“In the theater, it feels safe to go on this journey. I try and take care of my audiences but also push them,” says D’Lo. “The real power is that you get to dictate the energy in the room.”
D’Lo’s performances weave into a narrative of ‘coming out’ stories
Dressed in a checked blue shirt, khaki shorts and a blue rapper cap, D’Lo’s presence is marked by an acute sense of humour coupled with an undertone of a disconcerting personal history. A queer transsexual American from Sri Lanka, D’Lo’s identity is vested in being a performer. “I do theatre, hip-hop, spoken word, stand-up comedy and more, but quintessentially I am a performer,” he says. D’Lo was in town to perform at The Park’s New Festival organised by Prakriti Foundation.
D’Lo grew up in a traditional immigrant family. Did his family come around to his sexuality? D’Lo says that his parents have seen his solo shows, after a point he stopped inviting them. Why? ‘They probably didn’t get it. I know now that they love me and we have a good relationship but their discomfort doesn’t allow me to be fierce with my work in order to make my own community aware of the things I am trying to talk about. I am not trying to cater my material to their liking, so it’s better this way,” he says. The show is made up of D’Lo’s personal story of how he became what he did through a narrative of coming out stories. He laughs and says, “You know everybody thinks, you only have to come out once. You can’t. You have to keep coming out, it never ends.” The show encapsulates the story of how D’Lo navigated the world and delves into his relationship with his family. Has he ever broken down on stage, given the personal nature of his narrative? “No,” he says promptly. “This is theatre. You process through all of that before you take it to the stage. You do all of the breakdowns and get to the stage. I am not trying to have a pity party,” he explains.

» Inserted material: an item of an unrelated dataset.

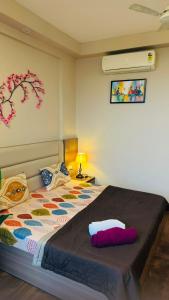 APEX HUB Studio Apartment Alpha 2nd Near Expo Mart,Parichowk And Knowledge park Greater Noida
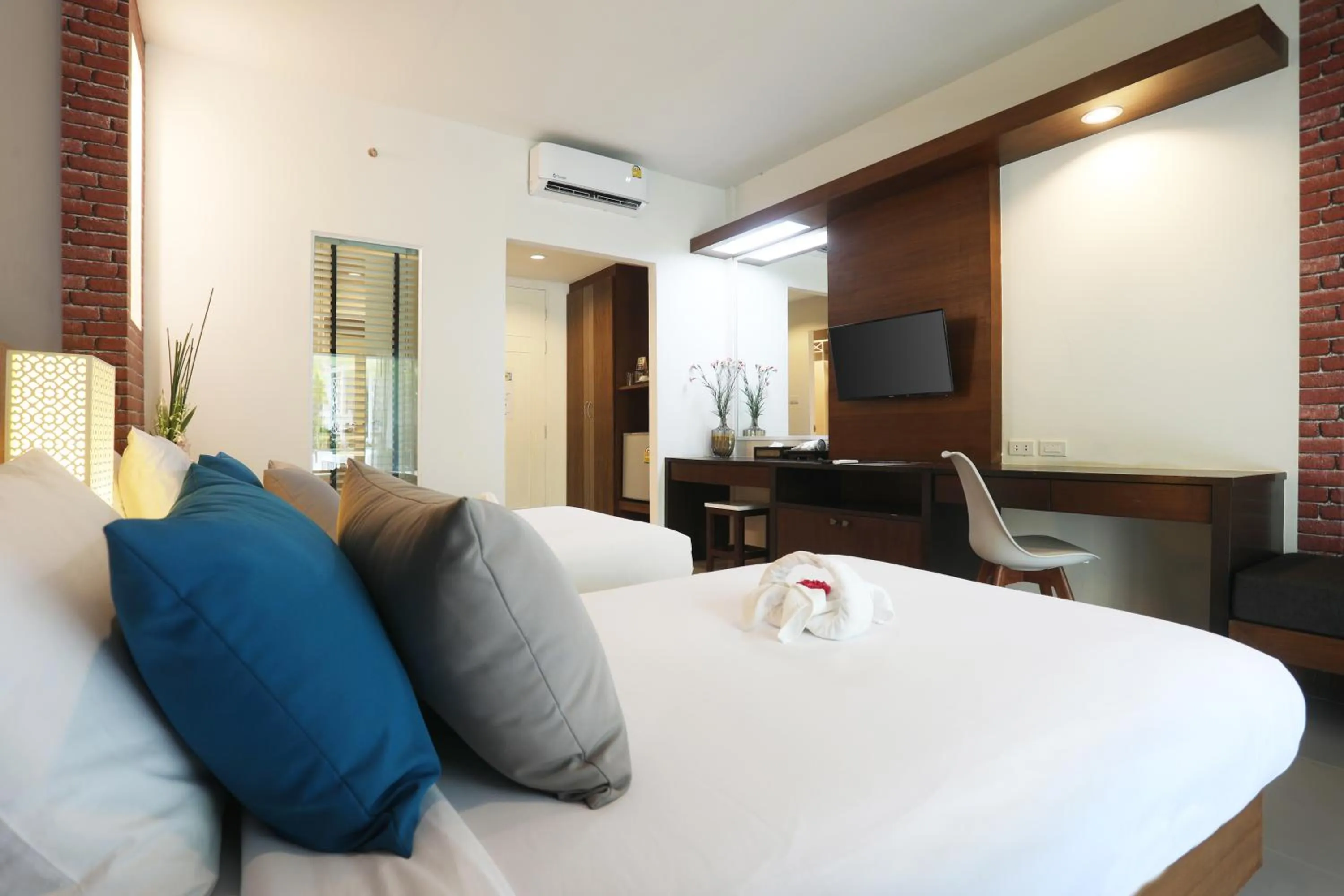 Bed in Tuana Hotels Brook Pool Access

D’Lo’s intimate theatre engages comedy. Comedy too, he says is tragedy viewed in time. “Most comedians say that because the funny part is the end. You had to do a lot of work to get to the place where you can joke about it,” he says. The story for a lot of queer people, he says is that they are not just faced with adversity but also with an immense amount of intolerance, “We get doors slammed on our faces, by our family, by the world.” In community with other queer people, he says that sharing such stories is painful, “But when you are in a room with a bunch of people like you, the stuff gets outrageously funny,” he claims. “It’s so bizarre and we are just walking with love and we can’t fathom anyone being shooed away from our life because of gender and sexuality,” he adds. But comedy isn’t about seeing the brighter side, he says. He goes on to mention that there in fact is no brighter side. “There is no brighter side for somebody whose parents have kicked them out of the house and they are left alone: to fend for themselves and without love, or even access to it,” he says. D’Lo sums it up beautifully, “It’s about choosing to see darkness but still being able to cull out humour.”